== TEXT EXCERPT ==
--
PII scrubbing for error events: edge, ingest, and storage
Error events are one of the easiest places to leak personal data. Three places to catch it before it becomes a compliance problem: at the edge with Sentry Relay, at ingest with the OpenTelemetry Collector, or at storage with the backend’s own rules. Each one has a different blind spot.
20 seconds. An error event quietly captures everything the SDK saw at the moment of failure: the request URL, the headers, the breadcrumb trail, the local variables. A surprising amount of that is PII. You can strip it in three places, and only one of them keeps the unredacted value out of your storage footprint.
60 seconds. Edge scrubbing means the SDK ships the event to a proxy you control — Sentry Relay for native envelopes, the OpenTelemetry Collector for OTLP — and the proxy rewrites the payload before forwarding to the backend. The unredacted value never reaches the error tracker. Ingest-time scrubbing happens inside the backend itself, after the event lands but before it goes to disk; faster to deploy, but the in-memory payload still contained the raw value for a few milliseconds and any debug log of that ingest path is a problem. Storage-level rules redact what the UI shows but do not change what is on disk. For GDPR teams, only edge scrubbing produces a defensible answer.
--
== RAW RECORDS ==
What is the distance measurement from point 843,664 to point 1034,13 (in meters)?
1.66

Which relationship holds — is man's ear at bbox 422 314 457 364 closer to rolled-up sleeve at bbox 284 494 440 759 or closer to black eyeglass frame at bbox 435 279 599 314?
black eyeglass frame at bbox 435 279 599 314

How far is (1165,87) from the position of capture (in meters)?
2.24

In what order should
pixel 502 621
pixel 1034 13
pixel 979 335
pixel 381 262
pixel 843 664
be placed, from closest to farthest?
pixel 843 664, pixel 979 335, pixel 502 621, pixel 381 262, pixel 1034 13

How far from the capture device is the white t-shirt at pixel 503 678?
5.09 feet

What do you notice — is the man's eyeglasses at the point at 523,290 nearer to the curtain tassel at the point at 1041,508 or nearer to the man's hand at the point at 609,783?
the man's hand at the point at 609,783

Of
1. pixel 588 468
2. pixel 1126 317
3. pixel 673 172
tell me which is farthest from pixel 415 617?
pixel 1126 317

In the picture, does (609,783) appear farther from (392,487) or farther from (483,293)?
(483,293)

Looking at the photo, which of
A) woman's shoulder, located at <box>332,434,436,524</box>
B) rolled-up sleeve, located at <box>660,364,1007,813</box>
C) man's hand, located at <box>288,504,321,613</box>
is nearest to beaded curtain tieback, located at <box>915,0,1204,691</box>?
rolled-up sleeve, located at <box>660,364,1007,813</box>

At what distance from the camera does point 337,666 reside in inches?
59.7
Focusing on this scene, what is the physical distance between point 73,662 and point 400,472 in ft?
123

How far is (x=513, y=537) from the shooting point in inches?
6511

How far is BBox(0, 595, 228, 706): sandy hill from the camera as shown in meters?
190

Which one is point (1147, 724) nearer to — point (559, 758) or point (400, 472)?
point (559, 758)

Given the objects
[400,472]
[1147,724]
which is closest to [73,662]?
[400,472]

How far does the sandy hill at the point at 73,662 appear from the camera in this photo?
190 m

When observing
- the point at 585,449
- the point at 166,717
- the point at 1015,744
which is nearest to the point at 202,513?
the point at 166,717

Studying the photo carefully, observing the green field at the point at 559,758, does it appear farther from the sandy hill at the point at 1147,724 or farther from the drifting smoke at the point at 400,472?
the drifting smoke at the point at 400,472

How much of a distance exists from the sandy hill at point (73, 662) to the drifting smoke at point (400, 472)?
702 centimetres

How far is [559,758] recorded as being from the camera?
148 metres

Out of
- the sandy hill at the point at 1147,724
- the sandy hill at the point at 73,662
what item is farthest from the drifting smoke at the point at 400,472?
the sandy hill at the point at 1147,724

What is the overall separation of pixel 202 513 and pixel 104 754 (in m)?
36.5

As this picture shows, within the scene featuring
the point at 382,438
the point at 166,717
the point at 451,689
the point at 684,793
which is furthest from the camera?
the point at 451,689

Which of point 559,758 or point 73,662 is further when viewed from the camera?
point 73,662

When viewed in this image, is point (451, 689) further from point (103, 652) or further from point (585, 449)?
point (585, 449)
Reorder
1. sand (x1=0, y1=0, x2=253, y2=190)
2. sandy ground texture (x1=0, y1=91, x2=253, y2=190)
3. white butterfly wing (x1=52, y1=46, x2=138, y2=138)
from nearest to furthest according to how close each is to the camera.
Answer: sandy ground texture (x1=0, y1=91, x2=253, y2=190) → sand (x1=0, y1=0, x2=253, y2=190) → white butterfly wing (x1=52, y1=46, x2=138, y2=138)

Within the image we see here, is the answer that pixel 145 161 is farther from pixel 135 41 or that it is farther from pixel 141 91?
--
== EXERCISE INSTRUCTIONS ==
Reproduce the text on PII scrubbing for error events above word for word, from its title to its final sentence.

== EXERCISE RESULT ==
PII scrubbing for error events: edge, ingest, and storage
Error events are one of the easiest places to leak personal data. Three places to catch it before it becomes a compliance problem: at the edge with Sentry Relay, at ingest with the OpenTelemetry Collector, or at storage with the backend’s own rules. Each one has a different blind spot.
20 seconds. An error event quietly captures everything the SDK saw at the moment of failure: the request URL, the headers, the breadcrumb trail, the local variables. A surprising amount of that is PII. You can strip it in three places, and only one of them keeps the unredacted value out of your storage footprint.
60 seconds. Edge scrubbing means the SDK ships the event to a proxy you control — Sentry Relay for native envelopes, the OpenTelemetry Collector for OTLP — and the proxy rewrites the payload before forwarding to the backend. The unredacted value never reaches the error tracker. Ingest-time scrubbing happens inside the backend itself, after the event lands but before it goes to disk; faster to deploy, but the in-memory payload still contained the raw value for a few milliseconds and any debug log of that ingest path is a problem. Storage-level rules redact what the UI shows but do not change what is on disk. For GDPR teams, only edge scrubbing produces a defensible answer.